Alkali Line Profiles in Ultracool White Dwarfs

TL;DR

This paper develops advanced atmosphere models for ultracool white dwarfs, focusing on alkali line profiles, revealing the importance of He-rich atmospheres and the need for improved line broadening calculations at high densities.

Contribution

It introduces improved line shape models for Na I and K I resonance lines in ultracool white dwarf atmospheres, highlighting the necessity of He-rich compositions and advanced density treatments.

Findings

He-rich atmospheres are required to explain observed spectra.

Current models underestimate absorption in the far wings of lines.

Full adiabatic profiles show good agreement with observed line shapes.

Abstract

We present PHOENIX atmosphere models for metal-rich cool white dwarfs using improved line shapes for the Na I and K I resonance doublets.

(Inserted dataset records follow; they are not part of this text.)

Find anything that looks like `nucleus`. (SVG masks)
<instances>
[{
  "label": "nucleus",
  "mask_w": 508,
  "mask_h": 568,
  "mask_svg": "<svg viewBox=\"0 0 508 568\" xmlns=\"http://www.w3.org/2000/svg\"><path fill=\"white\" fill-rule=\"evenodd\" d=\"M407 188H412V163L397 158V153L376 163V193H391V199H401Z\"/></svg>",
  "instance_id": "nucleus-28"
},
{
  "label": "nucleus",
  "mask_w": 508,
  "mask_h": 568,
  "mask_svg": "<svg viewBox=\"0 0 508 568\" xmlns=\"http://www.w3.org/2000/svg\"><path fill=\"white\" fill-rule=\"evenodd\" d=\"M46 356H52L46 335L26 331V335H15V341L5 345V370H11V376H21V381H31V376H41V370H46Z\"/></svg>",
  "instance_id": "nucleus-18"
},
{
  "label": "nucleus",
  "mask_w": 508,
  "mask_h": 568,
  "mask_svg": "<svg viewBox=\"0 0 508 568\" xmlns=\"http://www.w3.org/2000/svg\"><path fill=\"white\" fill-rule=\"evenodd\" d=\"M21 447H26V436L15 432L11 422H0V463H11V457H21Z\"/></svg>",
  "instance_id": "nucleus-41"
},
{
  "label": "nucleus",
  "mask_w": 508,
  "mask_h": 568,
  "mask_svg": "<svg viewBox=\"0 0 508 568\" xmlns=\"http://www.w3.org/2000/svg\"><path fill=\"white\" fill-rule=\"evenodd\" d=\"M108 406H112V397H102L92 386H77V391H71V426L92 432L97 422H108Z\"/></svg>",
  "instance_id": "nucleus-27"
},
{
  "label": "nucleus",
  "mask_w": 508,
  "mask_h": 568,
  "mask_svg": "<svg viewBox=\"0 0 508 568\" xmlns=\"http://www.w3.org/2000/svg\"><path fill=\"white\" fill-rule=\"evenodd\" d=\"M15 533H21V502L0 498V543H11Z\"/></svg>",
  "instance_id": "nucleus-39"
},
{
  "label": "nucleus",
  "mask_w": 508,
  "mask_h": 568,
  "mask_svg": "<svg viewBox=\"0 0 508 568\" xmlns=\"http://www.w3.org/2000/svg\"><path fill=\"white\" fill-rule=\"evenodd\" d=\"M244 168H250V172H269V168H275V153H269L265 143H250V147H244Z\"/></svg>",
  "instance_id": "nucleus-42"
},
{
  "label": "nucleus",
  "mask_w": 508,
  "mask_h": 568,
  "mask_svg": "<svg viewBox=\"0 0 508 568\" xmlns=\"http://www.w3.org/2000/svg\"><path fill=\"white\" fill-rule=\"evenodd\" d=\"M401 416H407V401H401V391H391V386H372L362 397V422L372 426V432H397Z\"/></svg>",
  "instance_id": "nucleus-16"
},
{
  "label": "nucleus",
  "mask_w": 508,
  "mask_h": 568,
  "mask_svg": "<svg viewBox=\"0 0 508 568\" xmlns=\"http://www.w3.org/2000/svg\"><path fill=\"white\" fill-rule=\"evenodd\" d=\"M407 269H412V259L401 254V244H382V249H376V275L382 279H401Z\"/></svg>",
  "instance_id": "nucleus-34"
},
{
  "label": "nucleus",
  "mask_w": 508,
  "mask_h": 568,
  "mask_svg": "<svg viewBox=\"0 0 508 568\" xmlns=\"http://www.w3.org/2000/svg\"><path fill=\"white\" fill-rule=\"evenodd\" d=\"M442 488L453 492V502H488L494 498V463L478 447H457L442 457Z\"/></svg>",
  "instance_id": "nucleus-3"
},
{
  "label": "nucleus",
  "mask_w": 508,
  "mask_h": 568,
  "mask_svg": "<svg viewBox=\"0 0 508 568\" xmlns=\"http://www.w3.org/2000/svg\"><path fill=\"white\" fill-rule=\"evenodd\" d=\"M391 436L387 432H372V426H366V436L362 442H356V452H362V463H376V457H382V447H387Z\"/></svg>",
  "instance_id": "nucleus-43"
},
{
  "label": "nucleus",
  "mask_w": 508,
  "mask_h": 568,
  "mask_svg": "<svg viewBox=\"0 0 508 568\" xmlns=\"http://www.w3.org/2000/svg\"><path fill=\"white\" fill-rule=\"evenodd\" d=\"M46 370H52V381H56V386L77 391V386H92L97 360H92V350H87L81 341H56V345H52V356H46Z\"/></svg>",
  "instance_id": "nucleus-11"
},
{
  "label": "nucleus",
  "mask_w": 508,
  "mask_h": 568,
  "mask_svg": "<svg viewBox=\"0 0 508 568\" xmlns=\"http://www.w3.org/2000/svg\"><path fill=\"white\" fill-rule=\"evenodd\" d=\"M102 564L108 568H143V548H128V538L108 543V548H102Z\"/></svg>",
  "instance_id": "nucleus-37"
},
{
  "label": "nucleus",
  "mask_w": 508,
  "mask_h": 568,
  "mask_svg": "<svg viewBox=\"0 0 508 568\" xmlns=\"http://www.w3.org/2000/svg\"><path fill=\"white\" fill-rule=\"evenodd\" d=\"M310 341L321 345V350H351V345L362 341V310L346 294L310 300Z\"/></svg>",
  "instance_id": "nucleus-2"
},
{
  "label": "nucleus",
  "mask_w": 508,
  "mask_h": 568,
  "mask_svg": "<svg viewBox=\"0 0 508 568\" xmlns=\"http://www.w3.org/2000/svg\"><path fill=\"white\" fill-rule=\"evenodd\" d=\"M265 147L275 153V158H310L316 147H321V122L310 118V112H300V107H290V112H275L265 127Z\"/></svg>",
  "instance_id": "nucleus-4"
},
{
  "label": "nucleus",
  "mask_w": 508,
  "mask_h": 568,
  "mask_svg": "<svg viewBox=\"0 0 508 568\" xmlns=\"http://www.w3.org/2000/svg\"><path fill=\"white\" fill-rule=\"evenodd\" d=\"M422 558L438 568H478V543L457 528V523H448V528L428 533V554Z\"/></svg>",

Profiles for collisional broadening due to H2 and He based on the adiabatic representation show strong deviations from Van der Waals interaction at short distances. Comparison with observed spectra that show extremely broadened Na I lines indicates that a He-rich atmospheric composition is required to explain the line strengths and spectral energy distributions. Our current synthetic spectra, using an expansion in powers of density to the third order optimised for brown dwarf atmosphere conditions, significantly underestimate the observed absorption in the far wings, even predicting smaller total line strength than a Lorentzian profile. This is due to the handling of multiple perturber interactions becoming inadequate for the extreme densities of the coolest white dwarfs. The density expansion would have to be extended at least to the 7th order for an accurate treatment of such conditions and might break down altogether in the densest objects. The results of a direct calculation of the unified profile should therefore be used for model atmospheres of cool metal-rich white dwarfs. Qualitative comparison of the full adiabatic profile to the spectrum of WD2356-209 indicates good agreement with the observed line shape. Observations of the coolest white dwarfs may therefore serve as a laboratory for testing the physics of the deeper atmospheres and interiors of brown dwarfs and giant planets.